A Prefeitura de Campo Grande reuniu secretarias municipais, órgãos públicos e instituições responsáveis por serviços essenciais para reforçar as ações de prevenção e resposta a eventos climáticos extremos.
A reunião ocorreu nesta segunda-feira (14), dentro das atividades do Gabinete de Situação e do Comitê de Mudança Climática (COMEC), e teve entre os temas centrais a preparação da Capital para possíveis impactos associados ao fenômeno El Niño.
A proposta é melhorar a capacidade de antecipação do Município diante de situações como chuvas intensas, vendavais, temperaturas elevadas e outros eventos capazes de provocar danos à infraestrutura e à população.
Integração de informações
Um dos principais pontos discutidos foi a necessidade de integrar dados produzidos pelos diferentes órgãos.
A Agetran, Defesa Civil, Corpo de Bombeiros e outros setores utilizam sistemas próprios para registrar ocorrências. A Prefeitura pretende cruzar essas informações para identificar os locais mais críticos e definir prioridades de atendimento.
A ideia é evitar retrabalho e direcionar equipes para situações consideradas mais graves.
Árvores entram no planejamento
A arborização urbana também ganhou destaque durante a reunião.
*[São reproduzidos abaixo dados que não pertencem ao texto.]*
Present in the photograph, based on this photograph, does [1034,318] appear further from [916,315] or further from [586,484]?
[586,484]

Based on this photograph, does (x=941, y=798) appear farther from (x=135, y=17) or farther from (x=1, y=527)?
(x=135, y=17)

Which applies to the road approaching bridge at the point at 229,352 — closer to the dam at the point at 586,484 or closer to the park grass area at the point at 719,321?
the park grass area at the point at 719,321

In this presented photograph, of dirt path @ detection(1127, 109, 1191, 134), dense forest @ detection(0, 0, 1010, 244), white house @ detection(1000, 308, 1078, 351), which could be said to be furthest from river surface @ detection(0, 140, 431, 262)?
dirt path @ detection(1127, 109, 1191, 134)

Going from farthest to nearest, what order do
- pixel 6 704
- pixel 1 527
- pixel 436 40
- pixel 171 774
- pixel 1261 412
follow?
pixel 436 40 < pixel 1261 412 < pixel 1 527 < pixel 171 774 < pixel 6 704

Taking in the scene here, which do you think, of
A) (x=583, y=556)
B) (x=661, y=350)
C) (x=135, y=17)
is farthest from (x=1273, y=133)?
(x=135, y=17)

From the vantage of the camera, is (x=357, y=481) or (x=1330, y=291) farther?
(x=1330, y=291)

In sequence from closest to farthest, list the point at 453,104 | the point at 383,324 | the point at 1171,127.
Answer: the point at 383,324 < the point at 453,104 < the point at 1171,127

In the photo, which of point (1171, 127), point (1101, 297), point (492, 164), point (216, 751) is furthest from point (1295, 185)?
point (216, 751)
Segundo a Prefeitura, a plataforma Arbolim permite o monitoramento de aproximadamente 10 mil árvores em Campo Grande. Os exemplares são classificados conforme o nível de criticidade.
A administração pretende cruzar esses dados com informações da concessionária de energia para identificar locais onde intervenções preventivas, como podas, possam reduzir o risco de quedas de árvores e interrupções no fornecimento de energia.
A iniciativa ganhou relevância depois dos impactos provocados pelos temporais recentes na Capital.
Grupo permanente
Como encaminhamento, foi definida a manutenção de um grupo de trabalho integrado para reunir indicadores, acompanhar riscos e atualizar protocolos de atuação.
A Prefeitura também destacou que os efeitos de eventos climáticos atingem de maneira diferente as regiões e os grupos sociais, exigindo atenção especial às áreas e comunidades mais vulneráveis.
A intenção é transformar as experiências acumuladas durante as ocorrências recentes em medidas permanentes de prevenção, ampliando a capacidade de resposta da cidade diante de novos episódios extremos.